▶ _Task to complete_
Reproduce every row below verbatim, leaving each line unchanged.

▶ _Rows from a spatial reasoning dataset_
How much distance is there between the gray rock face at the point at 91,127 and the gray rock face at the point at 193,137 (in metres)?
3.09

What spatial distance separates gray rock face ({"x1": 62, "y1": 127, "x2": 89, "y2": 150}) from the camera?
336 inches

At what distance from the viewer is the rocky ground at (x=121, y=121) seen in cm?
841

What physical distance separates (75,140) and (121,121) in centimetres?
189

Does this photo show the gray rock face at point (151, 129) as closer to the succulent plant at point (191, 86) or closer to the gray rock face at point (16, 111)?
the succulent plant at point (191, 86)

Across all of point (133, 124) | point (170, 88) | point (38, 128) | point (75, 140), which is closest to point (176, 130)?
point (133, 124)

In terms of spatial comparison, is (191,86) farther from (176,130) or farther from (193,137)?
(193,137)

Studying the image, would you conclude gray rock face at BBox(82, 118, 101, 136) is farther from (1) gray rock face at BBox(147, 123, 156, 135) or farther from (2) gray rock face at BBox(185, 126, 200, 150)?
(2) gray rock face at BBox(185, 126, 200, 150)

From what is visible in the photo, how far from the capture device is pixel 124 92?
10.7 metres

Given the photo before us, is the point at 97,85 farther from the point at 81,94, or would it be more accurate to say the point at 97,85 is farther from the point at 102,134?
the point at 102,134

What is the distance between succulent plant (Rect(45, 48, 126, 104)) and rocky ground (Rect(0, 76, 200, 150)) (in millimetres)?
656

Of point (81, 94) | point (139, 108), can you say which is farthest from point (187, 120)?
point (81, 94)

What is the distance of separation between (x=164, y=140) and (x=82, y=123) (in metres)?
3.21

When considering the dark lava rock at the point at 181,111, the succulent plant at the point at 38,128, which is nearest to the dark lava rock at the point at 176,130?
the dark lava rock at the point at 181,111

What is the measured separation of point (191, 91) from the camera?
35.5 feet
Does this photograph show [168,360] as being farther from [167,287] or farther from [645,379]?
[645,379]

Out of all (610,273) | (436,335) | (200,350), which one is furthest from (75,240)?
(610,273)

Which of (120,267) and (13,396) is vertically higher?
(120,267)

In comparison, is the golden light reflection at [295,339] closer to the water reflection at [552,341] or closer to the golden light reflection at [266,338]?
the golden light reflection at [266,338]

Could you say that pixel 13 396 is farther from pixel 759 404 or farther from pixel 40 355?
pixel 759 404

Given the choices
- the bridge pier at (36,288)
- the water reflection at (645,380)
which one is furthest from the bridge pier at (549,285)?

▶ _Solved exercise_
How much distance is there between the gray rock face at the point at 91,127 and the gray rock face at the point at 193,137 (in metres)?
3.09

What spatial distance separates gray rock face ({"x1": 62, "y1": 127, "x2": 89, "y2": 150}) from the camera?
336 inches

At what distance from the viewer is the rocky ground at (x=121, y=121) seen in cm?
841

What physical distance separates (75,140) and (121,121) in centimetres?
189

Does this photo show the gray rock face at point (151, 129) as closer to the succulent plant at point (191, 86) or closer to the gray rock face at point (16, 111)?
the succulent plant at point (191, 86)

Across all of point (133, 124) | point (170, 88) | point (38, 128) | point (75, 140), which is closest to point (176, 130)?
point (133, 124)

In terms of spatial comparison, is (191,86) farther from (176,130) or farther from (193,137)?
(193,137)

Studying the image, would you conclude gray rock face at BBox(82, 118, 101, 136) is farther from (1) gray rock face at BBox(147, 123, 156, 135) or farther from (2) gray rock face at BBox(185, 126, 200, 150)?
(2) gray rock face at BBox(185, 126, 200, 150)

From what is visible in the photo, how far from the capture device is pixel 124 92?
10.7 metres

Given the photo before us, is the point at 97,85 farther from the point at 81,94, or would it be more accurate to say the point at 97,85 is farther from the point at 102,134?
the point at 102,134

What is the distance between succulent plant (Rect(45, 48, 126, 104)) and rocky ground (Rect(0, 76, 200, 150)) (in millimetres)?
656

Of point (81, 94) | point (139, 108), can you say which is farthest from point (187, 120)?
point (81, 94)

What is the distance of separation between (x=164, y=140) and (x=82, y=123) (in metres)?
3.21

When considering the dark lava rock at the point at 181,111, the succulent plant at the point at 38,128, which is nearest to the dark lava rock at the point at 176,130?
the dark lava rock at the point at 181,111

What is the measured separation of point (191, 91) from the camera?
35.5 feet
Does this photograph show [168,360] as being farther from [167,287] or farther from [645,379]?
[645,379]

Out of all (610,273) | (436,335) | (200,350), which one is furthest from (75,240)?
(610,273)

Which of (120,267) and (13,396) is vertically higher?
(120,267)

In comparison, is the golden light reflection at [295,339] closer to the water reflection at [552,341] or closer to the golden light reflection at [266,338]?
the golden light reflection at [266,338]

Could you say that pixel 13 396 is farther from pixel 759 404 or farther from pixel 40 355?
pixel 759 404

Given the choices
- the bridge pier at (36,288)
- the water reflection at (645,380)
which one is furthest from the bridge pier at (549,285)?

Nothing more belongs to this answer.